• **Questions on the material**:
1. Name every influence that the article about Simani says is part of the duo's sound.
2. Go on with the article about Simani, picking up after its final sentence.

- Origin: Belleoram, Newfoundland and Labrador, Canada
- Genres: Newfoundland, folk, country
- Years active: 1977–1997
- Labels: SWC Records
- Members: Sim Savory Bud Davidge

= Simani =

Musical duo from Newfoundland, Canada

Simani (pronounced "Sim 'n' I") was a Newfoundland and Labrador musical duet considered the cornerstone of traditional Newfoundland music. Formed in 1977 by Bud Davidge and Sim Savory (November 29, 1946 - March 16, 2010), in Belleoram, Fortune Bay, their music keeps Newfoundland's unique heritage alive by putting old stories to song and by their recording of local jigs and reels. Their music is characterized by the folksy sound of their native province, including Celtic, English, and French influences.

It is believed that the name "Simani" is derived from someone asking Davidge who was playing that night at the local Legion, Davidge replied, "Sim and I". By the time the music began that night, the name was already set.

==History==
Davidge and Savory both knew each other growing up - Savory was in Belleoram and Davidge was in nearby Bay du Nord. Savory was a natural and gifted musician and was always playing in bands. In 1970, after living and working in St. John's for some time, Savory moved back to Belleoram. Davidge was working with the school board at that time. A few years after that, which was a time when Savory wasn't in a band, they got together and decided to play a few tunes. One thing led to another, and in May 1977, they decided to play a gig in Belleoram at an old fisherman's lodge called The Schooner Lounge. The gig earned them about $20. Both critics and the general public enjoyed the bands so much that they decided to play more gigs. In 1981, four years after that initial performance in Belleoram, Davidge and Savory had written enough material that it was suggested the duo record an album, which they eventually did in Stephenville.

Nearly all of Simani's recorded songs are originals, written by Davidge (who was also the vocalist for the group). Savory was a gifted musician, being a master of many instruments, as well as a very talented sound engineer. That variety of talent worked very well for Simani, and it showed in the quality of their recordings.

In a musical career that lasted 20 years, Simani were stars with major radio airplay and sold-out shows wherever they performed. Since their first recording "Saltwater Cowboys" in 1981, they have produced 12 recordings. Simani defined a sound that became predominant in many recording that were done in Newfoundland and Labrador in the 1980s. Their first few albums were recorded at Clode Sound in Stephenville and the remainder recorded at Sim's studio in Belleoram.

Simani is famous for their "Saltwater Cowboys" song. The song is about outward migration (a subject most people from Newfoundland are all too familiar with), and the effects that an outside culture has on Newfoundlanders who leave and then return home.

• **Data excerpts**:
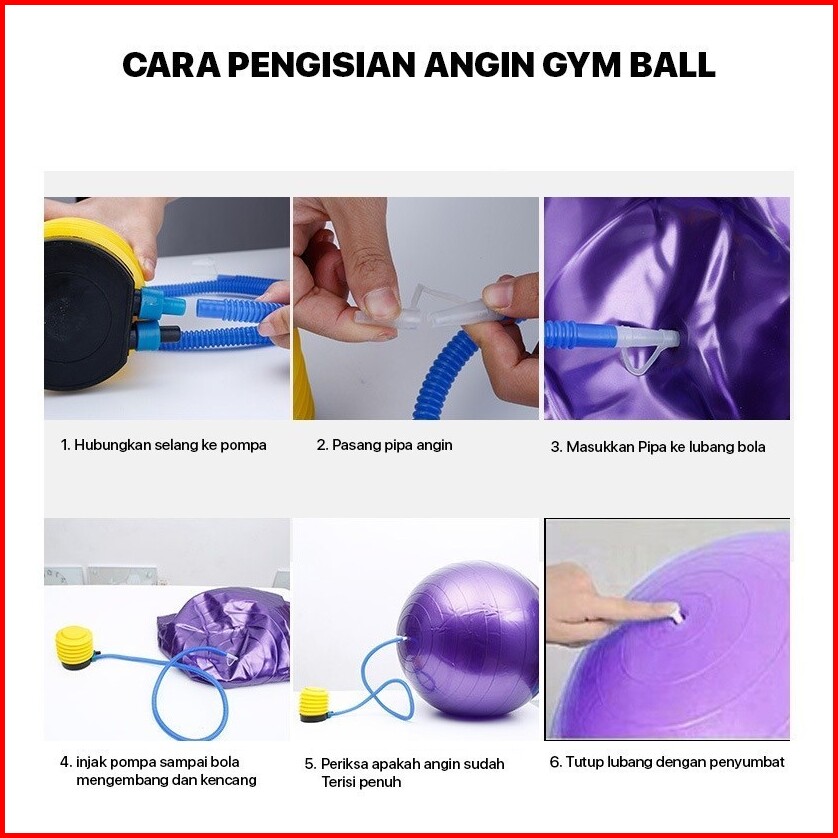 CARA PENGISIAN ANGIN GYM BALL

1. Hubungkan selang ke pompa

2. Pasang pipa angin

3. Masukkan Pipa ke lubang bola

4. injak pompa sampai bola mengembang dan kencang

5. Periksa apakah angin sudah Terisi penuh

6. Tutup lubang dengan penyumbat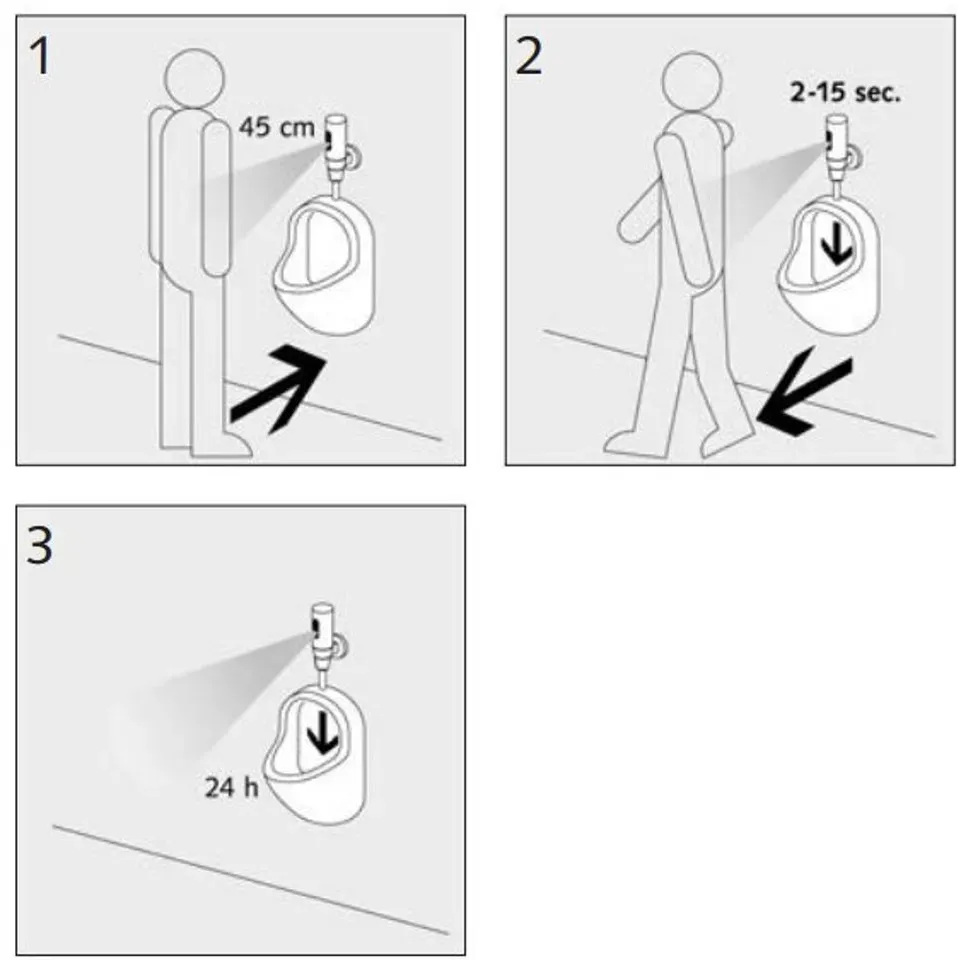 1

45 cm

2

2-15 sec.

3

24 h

• **Results of the tasks**:
1. Celtic, English, French

2.
Simani is also well known for their Christmas mega-hit "Any Mummers Allowed In?" (commonly referred to as "The Mummer's Song"). Before Davidge and Savory produced this song, the Christmas tradition of Mummering was declining. After its release in 1984, Mummering made a return to all parts of Newfoundland.

===Later years===
Simani gave up touring in 1997. However, Davidge and Savory still worked toward the advancement of traditional Newfoundland music, with both men recording projects individually. On March 16, 2010, Savory died after battling a lengthy illness. Despite the deterioration of his health, Savory spent the last few months of his life working in the music industry in Newfoundland that he helped redefine.

Prior to his death, Savory would help aspiring artists with their recording experience at his state of the art recording facility in Belleoram.

Davidge was later the owner and operator of a cassette tape and CD-ROM duplication facility at English Harbour West, just eight kilometers from Belleoram. Davidge was elected to the Memorial University Board of Regents as an alumni representative in 2017.

==Awards==
- 2002 - the band was awarded the Stompin' Tom Award at the East Coast Music Awards.
- 2008 - the band won a Lifetime Achievement Award at the MusicNL award show in Gander, NL.
- 2024 - Davidge was made a Member of the Order of Newfoundland and Labrador.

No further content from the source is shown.